The Court is wary of excessive litigation.
Justice Kavanaugh directly asked the question of how the Court should weigh the concern that “these class action complaints are such that the game is to get past pleading stage.” Working it out at trial “doesn’t happen in the real world” because of the enormous pressure to settle, and Justice Kavanaugh suggested that the participants’ emphasis that “[t]his is just the pleading stage” does not grapple with the reality of how these class action complaints operate. He wondered whether it was the Court’s job to deal with these practical considerations or if it should be left to Congress. Justice Alito also asked how many cases make it beyond the pleading stage. Chief Justice Roberts also raised another prudential concern – to what extent should a court place weight on the fact that a plan fiduciary, like Northwestern, ultimately made the fix that the plan participant asserts should have been made sooner? He wondered whether that created a perverse incentive not to improve plans.

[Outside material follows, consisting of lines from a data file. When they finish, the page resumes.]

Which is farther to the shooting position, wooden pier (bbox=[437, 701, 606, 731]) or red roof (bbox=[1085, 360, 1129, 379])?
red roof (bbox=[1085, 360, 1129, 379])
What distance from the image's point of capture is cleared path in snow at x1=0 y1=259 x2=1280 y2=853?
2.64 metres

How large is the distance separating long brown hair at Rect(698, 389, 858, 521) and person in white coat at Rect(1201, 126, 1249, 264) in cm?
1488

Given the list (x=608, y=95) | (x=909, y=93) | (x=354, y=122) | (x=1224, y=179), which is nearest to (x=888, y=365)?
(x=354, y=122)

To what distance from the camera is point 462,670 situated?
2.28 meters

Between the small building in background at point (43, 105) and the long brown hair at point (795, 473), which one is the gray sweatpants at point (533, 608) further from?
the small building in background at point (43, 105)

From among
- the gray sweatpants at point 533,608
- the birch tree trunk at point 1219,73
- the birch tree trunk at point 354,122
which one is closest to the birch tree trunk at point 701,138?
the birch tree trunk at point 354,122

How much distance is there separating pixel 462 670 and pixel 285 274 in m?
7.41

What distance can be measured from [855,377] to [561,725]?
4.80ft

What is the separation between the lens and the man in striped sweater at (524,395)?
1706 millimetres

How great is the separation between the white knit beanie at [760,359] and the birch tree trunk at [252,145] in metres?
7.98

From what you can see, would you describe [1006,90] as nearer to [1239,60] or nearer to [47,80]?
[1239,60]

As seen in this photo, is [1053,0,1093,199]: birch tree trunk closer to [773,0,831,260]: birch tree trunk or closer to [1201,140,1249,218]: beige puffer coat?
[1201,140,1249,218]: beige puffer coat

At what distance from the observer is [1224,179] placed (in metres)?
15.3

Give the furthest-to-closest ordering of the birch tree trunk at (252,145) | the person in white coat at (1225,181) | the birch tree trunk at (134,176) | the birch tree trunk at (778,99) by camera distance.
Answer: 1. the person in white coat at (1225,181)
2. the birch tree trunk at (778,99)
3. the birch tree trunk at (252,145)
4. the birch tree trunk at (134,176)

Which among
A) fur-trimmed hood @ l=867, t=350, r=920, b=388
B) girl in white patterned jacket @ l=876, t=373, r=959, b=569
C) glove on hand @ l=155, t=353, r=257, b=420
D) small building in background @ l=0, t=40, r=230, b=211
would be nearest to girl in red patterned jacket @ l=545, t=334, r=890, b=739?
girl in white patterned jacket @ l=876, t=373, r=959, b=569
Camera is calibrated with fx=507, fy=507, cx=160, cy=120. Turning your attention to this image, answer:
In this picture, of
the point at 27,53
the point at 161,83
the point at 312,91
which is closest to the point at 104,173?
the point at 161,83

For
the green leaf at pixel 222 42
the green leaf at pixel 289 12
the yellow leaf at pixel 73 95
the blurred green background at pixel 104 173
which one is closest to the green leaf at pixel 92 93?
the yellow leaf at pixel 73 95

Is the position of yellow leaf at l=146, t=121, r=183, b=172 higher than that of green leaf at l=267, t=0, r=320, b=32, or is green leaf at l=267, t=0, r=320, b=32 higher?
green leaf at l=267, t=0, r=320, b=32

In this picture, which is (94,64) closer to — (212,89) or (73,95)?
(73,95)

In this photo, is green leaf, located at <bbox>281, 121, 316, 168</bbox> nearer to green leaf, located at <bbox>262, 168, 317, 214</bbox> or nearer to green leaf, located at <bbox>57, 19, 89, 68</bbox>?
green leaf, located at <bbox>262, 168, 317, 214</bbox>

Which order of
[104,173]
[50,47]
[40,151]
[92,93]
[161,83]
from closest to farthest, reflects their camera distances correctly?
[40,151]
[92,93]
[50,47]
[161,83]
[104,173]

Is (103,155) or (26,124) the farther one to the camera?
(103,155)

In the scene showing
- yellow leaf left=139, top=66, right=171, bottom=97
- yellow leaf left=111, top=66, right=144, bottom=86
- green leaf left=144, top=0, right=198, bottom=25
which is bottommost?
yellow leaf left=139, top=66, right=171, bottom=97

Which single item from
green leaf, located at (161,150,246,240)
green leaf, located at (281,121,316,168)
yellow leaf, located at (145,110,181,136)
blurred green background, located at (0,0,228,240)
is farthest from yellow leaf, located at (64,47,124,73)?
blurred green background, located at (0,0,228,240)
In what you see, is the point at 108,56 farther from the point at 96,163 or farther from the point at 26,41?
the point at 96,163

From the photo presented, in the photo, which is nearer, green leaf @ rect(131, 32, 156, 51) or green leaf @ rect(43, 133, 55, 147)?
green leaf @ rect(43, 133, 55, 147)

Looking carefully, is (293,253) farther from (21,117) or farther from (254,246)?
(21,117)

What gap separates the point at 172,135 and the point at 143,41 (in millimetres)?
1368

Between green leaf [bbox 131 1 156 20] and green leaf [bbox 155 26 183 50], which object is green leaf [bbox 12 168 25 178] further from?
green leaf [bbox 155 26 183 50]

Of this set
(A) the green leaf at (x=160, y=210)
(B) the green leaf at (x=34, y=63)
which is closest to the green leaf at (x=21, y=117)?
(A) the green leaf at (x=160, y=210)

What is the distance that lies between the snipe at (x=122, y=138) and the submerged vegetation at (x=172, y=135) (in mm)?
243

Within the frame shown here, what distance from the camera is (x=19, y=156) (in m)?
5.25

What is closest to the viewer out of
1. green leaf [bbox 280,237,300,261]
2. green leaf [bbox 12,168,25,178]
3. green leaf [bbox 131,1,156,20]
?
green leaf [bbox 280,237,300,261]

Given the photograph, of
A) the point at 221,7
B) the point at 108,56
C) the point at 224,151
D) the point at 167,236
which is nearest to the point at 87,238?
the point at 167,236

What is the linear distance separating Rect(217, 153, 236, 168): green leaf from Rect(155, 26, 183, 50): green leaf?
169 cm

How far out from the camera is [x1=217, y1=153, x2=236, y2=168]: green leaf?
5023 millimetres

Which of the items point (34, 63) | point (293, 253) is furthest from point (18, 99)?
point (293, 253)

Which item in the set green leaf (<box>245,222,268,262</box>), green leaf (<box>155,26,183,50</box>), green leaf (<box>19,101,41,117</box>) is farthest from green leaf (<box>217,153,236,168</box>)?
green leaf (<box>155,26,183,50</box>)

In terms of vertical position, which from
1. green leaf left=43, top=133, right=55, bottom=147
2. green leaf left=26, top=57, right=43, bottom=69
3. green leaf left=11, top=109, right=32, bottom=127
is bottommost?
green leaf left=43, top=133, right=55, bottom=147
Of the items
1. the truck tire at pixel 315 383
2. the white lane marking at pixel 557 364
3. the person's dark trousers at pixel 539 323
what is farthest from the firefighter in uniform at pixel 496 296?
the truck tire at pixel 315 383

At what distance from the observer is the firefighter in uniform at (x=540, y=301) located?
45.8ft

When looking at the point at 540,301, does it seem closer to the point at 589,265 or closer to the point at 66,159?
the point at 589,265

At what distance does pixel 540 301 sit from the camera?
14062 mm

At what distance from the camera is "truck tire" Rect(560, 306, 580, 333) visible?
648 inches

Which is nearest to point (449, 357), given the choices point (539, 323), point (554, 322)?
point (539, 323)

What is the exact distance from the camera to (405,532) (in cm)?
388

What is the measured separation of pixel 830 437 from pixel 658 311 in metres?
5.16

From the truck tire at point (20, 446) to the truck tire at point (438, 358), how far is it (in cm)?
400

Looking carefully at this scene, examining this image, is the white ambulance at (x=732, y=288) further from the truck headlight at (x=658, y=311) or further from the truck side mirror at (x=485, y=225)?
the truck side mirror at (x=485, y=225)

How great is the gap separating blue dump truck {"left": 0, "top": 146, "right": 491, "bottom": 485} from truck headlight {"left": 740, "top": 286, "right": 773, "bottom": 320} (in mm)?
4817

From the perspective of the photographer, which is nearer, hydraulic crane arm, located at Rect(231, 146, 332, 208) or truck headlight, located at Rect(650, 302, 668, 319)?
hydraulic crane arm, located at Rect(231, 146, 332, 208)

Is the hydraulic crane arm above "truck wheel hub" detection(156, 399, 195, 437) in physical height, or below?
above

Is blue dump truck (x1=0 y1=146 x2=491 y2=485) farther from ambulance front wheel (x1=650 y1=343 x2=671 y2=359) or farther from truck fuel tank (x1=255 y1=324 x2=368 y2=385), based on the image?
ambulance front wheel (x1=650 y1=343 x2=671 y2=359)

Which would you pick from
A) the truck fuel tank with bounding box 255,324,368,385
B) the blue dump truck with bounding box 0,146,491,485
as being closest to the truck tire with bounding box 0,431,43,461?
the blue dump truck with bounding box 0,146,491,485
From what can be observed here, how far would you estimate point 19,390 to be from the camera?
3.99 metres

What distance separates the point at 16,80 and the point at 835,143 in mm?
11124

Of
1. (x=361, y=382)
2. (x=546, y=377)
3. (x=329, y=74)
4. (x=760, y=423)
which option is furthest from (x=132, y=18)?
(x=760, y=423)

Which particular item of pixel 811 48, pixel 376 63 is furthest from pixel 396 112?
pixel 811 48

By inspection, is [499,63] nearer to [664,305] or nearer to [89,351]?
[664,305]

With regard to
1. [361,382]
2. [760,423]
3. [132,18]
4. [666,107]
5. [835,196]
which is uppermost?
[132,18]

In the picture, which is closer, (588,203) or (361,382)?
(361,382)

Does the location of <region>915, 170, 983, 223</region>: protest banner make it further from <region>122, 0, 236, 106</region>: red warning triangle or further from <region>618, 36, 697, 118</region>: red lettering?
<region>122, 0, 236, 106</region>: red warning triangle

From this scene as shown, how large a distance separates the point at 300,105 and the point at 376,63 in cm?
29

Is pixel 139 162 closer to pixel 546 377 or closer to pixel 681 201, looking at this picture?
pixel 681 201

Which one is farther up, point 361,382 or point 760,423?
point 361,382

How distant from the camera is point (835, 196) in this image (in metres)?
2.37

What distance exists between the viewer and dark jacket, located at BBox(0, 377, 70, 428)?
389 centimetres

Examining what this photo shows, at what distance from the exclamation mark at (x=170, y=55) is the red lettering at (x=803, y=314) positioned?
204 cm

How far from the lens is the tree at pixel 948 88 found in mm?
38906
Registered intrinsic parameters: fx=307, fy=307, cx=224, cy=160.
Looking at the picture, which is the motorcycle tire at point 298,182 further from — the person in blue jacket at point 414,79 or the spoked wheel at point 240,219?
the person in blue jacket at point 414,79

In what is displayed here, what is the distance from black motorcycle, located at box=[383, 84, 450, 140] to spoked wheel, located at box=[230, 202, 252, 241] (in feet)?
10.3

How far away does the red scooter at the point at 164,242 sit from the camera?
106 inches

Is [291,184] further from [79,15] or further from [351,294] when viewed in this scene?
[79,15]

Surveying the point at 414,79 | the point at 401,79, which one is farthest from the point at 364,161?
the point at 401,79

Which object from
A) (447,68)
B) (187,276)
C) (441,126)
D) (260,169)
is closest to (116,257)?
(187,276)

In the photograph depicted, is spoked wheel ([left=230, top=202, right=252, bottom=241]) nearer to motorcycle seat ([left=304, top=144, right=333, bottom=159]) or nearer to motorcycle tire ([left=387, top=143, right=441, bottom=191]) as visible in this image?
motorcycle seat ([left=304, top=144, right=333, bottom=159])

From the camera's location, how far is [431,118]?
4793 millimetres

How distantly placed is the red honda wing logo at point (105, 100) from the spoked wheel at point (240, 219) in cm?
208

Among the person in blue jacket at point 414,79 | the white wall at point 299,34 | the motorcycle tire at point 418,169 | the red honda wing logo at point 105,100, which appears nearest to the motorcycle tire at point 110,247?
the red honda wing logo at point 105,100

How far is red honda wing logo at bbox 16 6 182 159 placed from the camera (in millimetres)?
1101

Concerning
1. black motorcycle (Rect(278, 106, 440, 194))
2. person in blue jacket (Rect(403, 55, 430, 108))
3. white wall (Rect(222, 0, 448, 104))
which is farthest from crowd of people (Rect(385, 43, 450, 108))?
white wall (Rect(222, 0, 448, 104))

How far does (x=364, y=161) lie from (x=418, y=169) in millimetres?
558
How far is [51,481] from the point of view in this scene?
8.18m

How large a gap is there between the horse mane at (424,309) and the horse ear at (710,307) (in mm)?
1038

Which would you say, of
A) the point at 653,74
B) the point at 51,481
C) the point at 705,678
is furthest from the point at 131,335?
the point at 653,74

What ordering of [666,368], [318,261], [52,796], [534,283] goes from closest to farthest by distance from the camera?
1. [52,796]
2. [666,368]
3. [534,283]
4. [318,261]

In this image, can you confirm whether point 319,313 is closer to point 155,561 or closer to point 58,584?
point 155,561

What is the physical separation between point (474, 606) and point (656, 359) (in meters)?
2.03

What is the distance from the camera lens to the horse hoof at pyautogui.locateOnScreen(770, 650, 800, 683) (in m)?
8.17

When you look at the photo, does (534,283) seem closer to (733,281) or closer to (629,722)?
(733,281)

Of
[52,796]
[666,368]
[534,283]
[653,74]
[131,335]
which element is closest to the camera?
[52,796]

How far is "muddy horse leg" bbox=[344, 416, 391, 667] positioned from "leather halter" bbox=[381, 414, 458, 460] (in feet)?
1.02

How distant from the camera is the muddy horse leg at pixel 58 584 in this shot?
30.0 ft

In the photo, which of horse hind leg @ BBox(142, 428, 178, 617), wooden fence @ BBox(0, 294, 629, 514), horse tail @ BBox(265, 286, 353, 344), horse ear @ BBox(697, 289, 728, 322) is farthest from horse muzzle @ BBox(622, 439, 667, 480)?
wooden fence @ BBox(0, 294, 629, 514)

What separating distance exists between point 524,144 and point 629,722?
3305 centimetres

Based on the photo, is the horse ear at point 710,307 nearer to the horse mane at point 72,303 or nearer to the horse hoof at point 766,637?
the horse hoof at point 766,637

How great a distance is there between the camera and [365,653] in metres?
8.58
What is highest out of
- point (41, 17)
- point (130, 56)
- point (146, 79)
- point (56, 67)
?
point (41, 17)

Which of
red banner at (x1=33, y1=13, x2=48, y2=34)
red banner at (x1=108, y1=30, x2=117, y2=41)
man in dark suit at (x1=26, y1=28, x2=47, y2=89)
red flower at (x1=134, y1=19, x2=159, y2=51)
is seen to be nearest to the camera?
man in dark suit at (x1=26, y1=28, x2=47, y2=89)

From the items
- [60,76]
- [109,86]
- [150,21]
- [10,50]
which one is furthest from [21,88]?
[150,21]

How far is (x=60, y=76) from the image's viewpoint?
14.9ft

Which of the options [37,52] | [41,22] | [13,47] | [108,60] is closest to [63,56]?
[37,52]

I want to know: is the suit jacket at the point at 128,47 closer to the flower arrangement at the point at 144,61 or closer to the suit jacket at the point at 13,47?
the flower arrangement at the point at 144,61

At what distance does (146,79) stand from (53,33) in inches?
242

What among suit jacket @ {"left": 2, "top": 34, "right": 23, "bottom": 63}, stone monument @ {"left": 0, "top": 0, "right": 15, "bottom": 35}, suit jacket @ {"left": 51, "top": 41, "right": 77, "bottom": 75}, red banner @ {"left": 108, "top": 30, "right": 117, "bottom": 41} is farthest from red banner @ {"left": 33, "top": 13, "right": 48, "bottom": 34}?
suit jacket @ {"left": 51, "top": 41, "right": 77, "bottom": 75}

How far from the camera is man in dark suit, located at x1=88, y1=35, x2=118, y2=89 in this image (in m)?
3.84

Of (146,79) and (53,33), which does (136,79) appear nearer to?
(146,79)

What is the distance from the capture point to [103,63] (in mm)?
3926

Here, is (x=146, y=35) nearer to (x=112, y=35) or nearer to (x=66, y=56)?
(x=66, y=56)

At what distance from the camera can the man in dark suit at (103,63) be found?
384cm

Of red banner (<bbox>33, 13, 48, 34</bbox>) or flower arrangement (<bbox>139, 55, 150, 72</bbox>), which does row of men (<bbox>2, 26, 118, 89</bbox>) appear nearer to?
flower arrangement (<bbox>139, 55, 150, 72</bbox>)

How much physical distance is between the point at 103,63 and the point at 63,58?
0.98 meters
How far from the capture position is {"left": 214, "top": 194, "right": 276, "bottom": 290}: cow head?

The Court seems unlikely to dispose of the case on standing or the “large menu” defense.
Two arguments raised by Northwestern in their briefing did not receive that much attention. As to whether the lead plaintiffs satisfy the requirements for Article III standing, Justice Gorsuch asked a few questions on whether the complaint had sufficiently alleged that the lead plaintiffs were confused by the plans’ investment options to support an injury for purposes of standing. No other justice engaged with that question. As to the “large menu” defense adopted by the Seventh Circuit, counsel for Northwestern appeared less willing to defend that position. In response to Justice Kagan’s assertion that it cannot be correct that a fiduciary can insulate itself from liability by offering prudent investments with reasonable fees, even when it offers imprudent investments with “gouging” fees, counsel for Northwestern refrained from answering the question directly but instead tried to dispute the hypothetical's relevance to the present facts, claiming that any differences in price were marginal and not “gouging.”
The discussion at oral argument suggests even the justices most sympathetic to the participants were not willing to endorse all aspects of their claims, making a full reversal less likely. It is possible that the Court could adopt the middle ground suggested by Justices Sotomayor and Kagan, but beyond those two and possibly Justice Breyer, the rest of the Court did not express much support for this position. The Supreme Court’s ruling is expected by June.